Long Wang , Long Wang is with IBM T. J. Watson Research Center 1101 Kitchawan Rd, Yorktown Heights, NY 10598.(email:firstname.lastname@example.org)
Checkpointing and rollback techniques enhance reliability and availability of virtual machines and their hosted IT services. This paper proposes VM-μCheckpoint, a lightweight pure-software mechanism for high-frequency checkpointing and rapid recovery for VMs. Compared with existing techniques of VM checkpointing, VM-μCheckpoint tries to minimize checkpoint overhead and speed up recovery by means of copy-on-write, dirty-page prediction and in-place recovery, as well as saving incremental checkpoints in volatile memory. Moreover, VM- μCheckpoint deals with the issue that latency in error detection potentially results in corrupted checkpoints, particularly when checkpointing frequency is high.
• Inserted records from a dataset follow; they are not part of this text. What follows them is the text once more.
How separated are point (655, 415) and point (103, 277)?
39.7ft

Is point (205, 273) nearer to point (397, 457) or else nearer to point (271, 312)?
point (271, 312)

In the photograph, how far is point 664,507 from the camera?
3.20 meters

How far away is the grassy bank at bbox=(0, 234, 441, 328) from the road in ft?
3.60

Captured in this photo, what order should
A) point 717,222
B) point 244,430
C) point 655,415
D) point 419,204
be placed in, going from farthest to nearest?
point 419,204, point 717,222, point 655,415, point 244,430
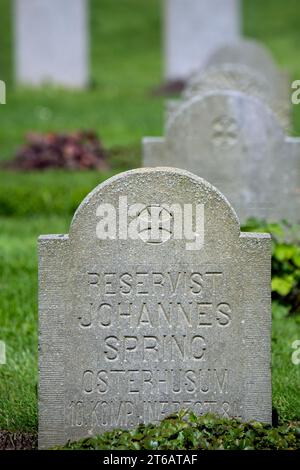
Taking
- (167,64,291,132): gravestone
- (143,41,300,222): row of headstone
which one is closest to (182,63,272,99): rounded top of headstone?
(167,64,291,132): gravestone

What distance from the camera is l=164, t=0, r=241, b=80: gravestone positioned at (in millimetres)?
23864

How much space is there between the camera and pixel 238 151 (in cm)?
881

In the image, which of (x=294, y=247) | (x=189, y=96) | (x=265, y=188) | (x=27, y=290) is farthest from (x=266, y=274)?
(x=189, y=96)

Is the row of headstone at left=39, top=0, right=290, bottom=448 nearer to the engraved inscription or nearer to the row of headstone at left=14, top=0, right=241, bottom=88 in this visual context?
the engraved inscription

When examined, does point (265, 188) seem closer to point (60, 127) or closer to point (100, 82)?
point (60, 127)

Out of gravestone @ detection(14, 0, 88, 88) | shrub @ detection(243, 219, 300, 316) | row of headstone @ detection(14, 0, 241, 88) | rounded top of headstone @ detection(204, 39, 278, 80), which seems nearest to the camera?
shrub @ detection(243, 219, 300, 316)

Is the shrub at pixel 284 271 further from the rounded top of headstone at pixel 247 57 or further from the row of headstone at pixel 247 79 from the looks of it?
the rounded top of headstone at pixel 247 57

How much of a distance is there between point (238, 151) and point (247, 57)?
195 inches

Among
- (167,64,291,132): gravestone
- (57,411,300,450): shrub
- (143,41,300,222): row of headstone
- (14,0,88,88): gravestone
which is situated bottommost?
(57,411,300,450): shrub

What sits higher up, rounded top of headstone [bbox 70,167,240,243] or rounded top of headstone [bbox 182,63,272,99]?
rounded top of headstone [bbox 182,63,272,99]

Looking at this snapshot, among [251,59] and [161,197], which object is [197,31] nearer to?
[251,59]

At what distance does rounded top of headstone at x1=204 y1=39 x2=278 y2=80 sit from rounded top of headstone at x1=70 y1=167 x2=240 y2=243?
26.4ft

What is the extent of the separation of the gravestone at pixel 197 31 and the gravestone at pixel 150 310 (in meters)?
18.9
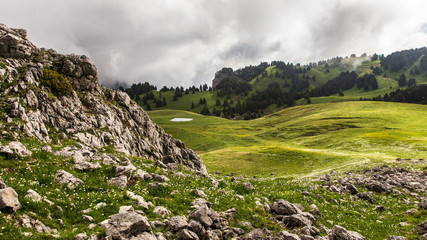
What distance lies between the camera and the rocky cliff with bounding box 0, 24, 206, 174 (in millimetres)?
20703

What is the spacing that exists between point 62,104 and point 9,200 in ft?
75.0

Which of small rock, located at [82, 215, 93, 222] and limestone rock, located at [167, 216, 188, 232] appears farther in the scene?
limestone rock, located at [167, 216, 188, 232]

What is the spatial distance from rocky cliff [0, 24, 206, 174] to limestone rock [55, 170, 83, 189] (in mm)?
8317

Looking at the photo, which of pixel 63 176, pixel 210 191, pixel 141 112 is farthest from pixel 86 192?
pixel 141 112

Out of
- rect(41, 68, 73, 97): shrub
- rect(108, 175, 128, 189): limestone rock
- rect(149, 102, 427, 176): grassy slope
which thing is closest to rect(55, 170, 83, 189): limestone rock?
rect(108, 175, 128, 189): limestone rock

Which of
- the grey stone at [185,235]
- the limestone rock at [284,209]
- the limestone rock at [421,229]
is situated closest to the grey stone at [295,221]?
the limestone rock at [284,209]

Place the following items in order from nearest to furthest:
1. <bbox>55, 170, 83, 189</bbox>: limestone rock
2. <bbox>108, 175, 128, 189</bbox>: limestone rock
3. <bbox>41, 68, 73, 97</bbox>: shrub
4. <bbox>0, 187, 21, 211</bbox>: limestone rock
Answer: <bbox>0, 187, 21, 211</bbox>: limestone rock → <bbox>55, 170, 83, 189</bbox>: limestone rock → <bbox>108, 175, 128, 189</bbox>: limestone rock → <bbox>41, 68, 73, 97</bbox>: shrub

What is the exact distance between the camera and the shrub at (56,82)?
26.9m

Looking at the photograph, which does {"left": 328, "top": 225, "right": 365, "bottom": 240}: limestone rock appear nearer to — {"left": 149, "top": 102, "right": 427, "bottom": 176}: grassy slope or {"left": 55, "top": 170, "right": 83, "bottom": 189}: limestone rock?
{"left": 55, "top": 170, "right": 83, "bottom": 189}: limestone rock

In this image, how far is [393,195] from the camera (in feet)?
67.9

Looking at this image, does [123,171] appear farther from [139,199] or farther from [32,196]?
[32,196]

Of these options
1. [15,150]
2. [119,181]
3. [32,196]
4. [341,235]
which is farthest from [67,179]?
[341,235]

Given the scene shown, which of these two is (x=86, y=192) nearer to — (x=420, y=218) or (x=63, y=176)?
(x=63, y=176)

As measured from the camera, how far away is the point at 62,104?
86.9 ft
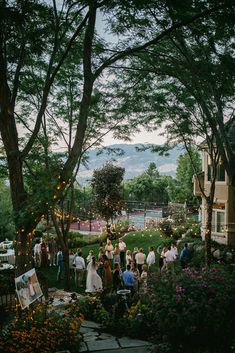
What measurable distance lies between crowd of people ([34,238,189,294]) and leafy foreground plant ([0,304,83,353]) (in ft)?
9.47

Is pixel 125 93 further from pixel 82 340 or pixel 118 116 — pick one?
pixel 82 340

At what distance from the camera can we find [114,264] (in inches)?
647

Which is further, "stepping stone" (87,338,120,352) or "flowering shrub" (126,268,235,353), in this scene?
"stepping stone" (87,338,120,352)

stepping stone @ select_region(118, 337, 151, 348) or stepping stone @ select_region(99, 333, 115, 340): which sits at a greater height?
stepping stone @ select_region(118, 337, 151, 348)

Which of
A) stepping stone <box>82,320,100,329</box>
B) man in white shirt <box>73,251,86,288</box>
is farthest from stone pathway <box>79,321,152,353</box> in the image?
man in white shirt <box>73,251,86,288</box>

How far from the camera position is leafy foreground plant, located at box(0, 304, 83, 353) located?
798cm

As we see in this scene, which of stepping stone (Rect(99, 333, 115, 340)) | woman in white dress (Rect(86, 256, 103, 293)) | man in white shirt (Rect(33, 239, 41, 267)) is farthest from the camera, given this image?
man in white shirt (Rect(33, 239, 41, 267))

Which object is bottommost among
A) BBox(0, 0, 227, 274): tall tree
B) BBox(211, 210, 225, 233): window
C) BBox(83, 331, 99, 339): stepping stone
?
BBox(83, 331, 99, 339): stepping stone

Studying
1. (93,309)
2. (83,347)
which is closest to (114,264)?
(93,309)

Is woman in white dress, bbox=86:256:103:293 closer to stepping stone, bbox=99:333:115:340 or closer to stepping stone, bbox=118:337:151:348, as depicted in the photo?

We also constructed Markov models to study the availability improvements provided by VM-μCheckpoint (from 99% to 99.98% on reasonably reliable hypervisors). We designed and implemented VM-μCheckpoint in the Xen VMM. The evaluation results demonstrate that VM-μCheckpoint incurs an average of 6.3% overhead (in terms of program execution time) for 50ms checkpoint intervals when executing the SPEC CINT 2006 benchmark. Error injection experiments demonstrate that VM-μCheckpoint, combined with error detection techniques in RMK, provides high coverage of recovery.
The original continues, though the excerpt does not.